Dans les groupes énumérés plus haut, toutes les formes sous lesquelles l’instinct sadiste se manifeste contre la femme, ne sont pas encore épuisées. Si le penchant n’est pas trop puissant ou s’il y a encore assez de résistance morale, il peut se faire que l’inclination sadiste se satisfasse par un acte en apparence puéril et insensé, mais qui, pour l’auteur, possède un caractère symbolique.

Tel semble être le sens des deux cas suivants.

Observation 34. — (Dr Pascal, Igiene dell’Amore). Un homme avait l’habitude d’aller une fois par mois, à une date fixe, chez sa maîtresse et de lui couper alors, avec une paire de ciseaux, les mèches qui lui tombaient sur le front. Cet acte lui procurait le plus grand plaisir. Il n’exigeait jamais autre chose de la fille.

Observation 35. — Un homme, habitant Vienne, fréquente régulièrement plusieurs prostituées, rien que pour leur savonner la figure et y passer ensuite un rasoir comme s’il voulait leur faire la barbe. Numquam puellas lædit, sed hæc faciens valde excitatur libidine et sperma ejaculat [2].

Unique dans son genre est le cas suivant qui malheureusement n’a pas été assez étudié au point de vue scientifique.

Observation 36. — Au cours d’un procès devant un tribunal correctionnel de Vienne, on a révélé le fait suivant. Dans un jardin de restaurant public, un comte N… est venu un jour accompagné d’une femme et a scandalisé le public par ses menées. Il exigea de la femme qui était avec lui, qu’elle s’agenouillât devant lui et qu’elle l’adorât les mains jointes. Ensuite il lui ordonna de lécher ses bottes. Enfin il exigea d’elle, en plein public, quelque chose d’inouï (osculum ad nates ou quelque chose d’analogue) et ne céda que lorsque la femme eut juré d’accomplir l’acte demandé chez elle, dans l’intimité.

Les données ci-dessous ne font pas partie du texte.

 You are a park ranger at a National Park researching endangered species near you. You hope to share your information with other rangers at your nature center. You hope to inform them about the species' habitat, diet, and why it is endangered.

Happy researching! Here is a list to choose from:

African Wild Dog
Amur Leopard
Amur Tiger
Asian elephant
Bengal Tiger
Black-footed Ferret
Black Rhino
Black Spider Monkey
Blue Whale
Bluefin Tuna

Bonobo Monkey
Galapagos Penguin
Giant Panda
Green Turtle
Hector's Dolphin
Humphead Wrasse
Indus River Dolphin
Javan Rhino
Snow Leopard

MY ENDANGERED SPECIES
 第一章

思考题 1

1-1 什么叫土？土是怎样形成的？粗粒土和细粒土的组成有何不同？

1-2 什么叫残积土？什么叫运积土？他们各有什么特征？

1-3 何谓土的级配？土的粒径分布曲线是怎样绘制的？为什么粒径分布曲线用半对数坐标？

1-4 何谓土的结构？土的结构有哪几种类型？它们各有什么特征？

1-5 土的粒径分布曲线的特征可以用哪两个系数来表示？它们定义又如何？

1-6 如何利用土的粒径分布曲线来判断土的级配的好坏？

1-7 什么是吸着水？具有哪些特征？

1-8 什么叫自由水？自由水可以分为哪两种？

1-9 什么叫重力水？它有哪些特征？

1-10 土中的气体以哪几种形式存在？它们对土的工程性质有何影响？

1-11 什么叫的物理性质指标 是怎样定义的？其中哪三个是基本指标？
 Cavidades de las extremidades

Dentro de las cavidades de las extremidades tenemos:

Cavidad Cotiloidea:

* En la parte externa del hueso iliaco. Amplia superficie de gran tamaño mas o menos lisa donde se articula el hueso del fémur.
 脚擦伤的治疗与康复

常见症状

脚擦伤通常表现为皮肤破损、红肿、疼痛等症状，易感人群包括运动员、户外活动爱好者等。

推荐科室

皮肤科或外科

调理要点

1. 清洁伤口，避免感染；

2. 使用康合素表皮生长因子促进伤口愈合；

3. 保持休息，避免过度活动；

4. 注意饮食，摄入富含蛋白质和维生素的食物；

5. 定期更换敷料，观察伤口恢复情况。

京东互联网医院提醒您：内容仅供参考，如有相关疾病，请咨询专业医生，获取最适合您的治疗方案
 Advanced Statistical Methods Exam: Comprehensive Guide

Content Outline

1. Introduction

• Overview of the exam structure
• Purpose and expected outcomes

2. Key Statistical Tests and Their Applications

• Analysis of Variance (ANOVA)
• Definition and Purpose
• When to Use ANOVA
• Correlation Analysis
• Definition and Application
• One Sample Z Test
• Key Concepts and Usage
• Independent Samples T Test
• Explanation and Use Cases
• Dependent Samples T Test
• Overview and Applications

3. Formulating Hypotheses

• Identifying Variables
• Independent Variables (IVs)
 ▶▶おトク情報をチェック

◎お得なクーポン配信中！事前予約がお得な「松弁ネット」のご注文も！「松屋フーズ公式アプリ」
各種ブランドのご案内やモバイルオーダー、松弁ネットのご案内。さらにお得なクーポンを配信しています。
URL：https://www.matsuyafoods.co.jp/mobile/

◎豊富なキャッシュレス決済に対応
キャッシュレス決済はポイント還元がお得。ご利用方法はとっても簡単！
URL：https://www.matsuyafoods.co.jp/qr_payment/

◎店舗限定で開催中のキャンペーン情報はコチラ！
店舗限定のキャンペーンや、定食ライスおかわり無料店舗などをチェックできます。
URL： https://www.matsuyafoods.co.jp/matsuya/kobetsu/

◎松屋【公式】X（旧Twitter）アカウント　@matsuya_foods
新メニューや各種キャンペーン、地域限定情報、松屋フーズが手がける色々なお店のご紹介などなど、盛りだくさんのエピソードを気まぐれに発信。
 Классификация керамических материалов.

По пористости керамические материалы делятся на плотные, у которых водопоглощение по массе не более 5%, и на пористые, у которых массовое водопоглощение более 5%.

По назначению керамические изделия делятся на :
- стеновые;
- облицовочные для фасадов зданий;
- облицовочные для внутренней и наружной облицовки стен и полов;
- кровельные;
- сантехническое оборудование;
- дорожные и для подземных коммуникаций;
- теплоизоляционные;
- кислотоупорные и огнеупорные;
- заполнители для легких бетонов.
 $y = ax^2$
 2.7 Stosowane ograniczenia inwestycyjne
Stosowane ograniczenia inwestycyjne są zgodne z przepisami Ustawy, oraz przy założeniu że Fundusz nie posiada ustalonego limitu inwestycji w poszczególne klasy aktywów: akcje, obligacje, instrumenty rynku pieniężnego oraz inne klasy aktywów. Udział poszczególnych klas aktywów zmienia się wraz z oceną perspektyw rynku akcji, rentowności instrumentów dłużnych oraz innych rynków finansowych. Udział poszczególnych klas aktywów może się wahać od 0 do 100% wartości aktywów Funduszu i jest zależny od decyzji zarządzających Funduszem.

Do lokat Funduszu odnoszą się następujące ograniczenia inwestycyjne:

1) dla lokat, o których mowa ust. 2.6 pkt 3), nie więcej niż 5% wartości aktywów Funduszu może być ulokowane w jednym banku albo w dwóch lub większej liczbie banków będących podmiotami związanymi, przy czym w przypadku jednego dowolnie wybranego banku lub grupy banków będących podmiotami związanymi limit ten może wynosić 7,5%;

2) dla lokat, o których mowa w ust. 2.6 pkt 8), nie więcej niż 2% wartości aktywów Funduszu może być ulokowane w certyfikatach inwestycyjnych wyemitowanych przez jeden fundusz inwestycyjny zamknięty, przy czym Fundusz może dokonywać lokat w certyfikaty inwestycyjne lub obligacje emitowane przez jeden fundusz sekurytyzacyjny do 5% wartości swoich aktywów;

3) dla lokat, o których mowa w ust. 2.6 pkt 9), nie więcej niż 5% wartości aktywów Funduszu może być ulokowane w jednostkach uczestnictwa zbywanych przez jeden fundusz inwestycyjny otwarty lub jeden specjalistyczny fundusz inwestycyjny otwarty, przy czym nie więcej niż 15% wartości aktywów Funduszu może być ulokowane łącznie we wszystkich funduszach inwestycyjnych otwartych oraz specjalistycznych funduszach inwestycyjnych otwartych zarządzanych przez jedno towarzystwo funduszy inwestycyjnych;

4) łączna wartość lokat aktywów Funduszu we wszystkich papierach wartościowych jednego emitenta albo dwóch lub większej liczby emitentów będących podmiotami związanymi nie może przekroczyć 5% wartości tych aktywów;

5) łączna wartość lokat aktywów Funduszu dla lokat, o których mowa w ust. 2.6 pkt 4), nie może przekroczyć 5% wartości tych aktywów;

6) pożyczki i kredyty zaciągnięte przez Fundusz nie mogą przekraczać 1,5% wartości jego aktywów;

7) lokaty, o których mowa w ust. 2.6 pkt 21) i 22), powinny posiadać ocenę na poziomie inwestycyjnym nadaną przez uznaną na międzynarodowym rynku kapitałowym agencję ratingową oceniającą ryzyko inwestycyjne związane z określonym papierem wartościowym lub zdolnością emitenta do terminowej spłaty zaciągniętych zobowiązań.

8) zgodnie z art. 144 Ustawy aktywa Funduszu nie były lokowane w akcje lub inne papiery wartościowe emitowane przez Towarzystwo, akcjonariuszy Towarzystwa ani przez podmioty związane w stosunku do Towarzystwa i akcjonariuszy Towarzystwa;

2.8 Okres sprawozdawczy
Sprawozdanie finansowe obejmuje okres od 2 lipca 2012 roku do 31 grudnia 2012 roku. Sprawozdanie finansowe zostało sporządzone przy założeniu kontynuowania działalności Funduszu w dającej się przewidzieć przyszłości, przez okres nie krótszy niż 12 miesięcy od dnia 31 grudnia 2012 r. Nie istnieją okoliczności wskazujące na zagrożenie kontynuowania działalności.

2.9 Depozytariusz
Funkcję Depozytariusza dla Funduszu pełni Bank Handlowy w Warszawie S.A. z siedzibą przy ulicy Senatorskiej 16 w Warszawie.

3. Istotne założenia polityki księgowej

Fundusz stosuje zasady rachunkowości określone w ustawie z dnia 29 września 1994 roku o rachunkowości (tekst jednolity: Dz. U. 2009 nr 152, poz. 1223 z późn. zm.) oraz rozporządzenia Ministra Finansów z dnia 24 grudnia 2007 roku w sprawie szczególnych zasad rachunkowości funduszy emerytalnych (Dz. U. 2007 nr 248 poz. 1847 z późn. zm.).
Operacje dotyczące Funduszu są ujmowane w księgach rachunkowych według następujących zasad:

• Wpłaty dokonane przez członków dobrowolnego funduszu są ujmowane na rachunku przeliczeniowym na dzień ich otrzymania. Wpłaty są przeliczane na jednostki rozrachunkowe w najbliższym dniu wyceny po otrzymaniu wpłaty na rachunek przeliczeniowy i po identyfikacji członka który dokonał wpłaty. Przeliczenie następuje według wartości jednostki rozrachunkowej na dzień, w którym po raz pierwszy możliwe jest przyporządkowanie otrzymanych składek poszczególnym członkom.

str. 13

Ce qui frappe dans ce cas c’est le besoin de l’homme perverti d’humilier la femme devant témoins (à comparer les fantaisies des sadistes cités plus haut, observation 30), et le fait que le désir d’humilier la femme tient le premier rang, et que c’est seulement un acte de nature symbolique. À côté de cela, dans ce cas incomplètement observé, les actes cruels sont aussi probables.

P.-S.

Texte établi par PSYCHANALYSE-PARIS.COM d’après l’ouvrage de Richard von Krafft-Ebing, Études médico-légales : Psychopathia Sexualis. Avec recherche spéciales sur l’inversion sexuelle, Traduit sur la 8e édition allemande par Émile Laurent et Sigismond Csapo, Éd. Georges Carré, Paris, 1895.

Notes

[1Léo Taxil, dans son ouvrage : La Corruption fin de siècle, rapporte (p. 223) des faits analogues. Il y a aussi des hommes qui exigent introductio linguæ meretricis in anum.

[2Léo Taxil (op. cit., p. 224) raconte que, dans les lupanars de Paris, on tient à la disposition de certains clients des instruments qui représentent des gourdins mais qui, en réalité, ne sont que des vessies gonflées du genre de celles avec lesquelles les clowns, dans les cirques, se donnent des coups. Des sadiques se donnent par ce moyen l’illusion qu’ils battent des femmes.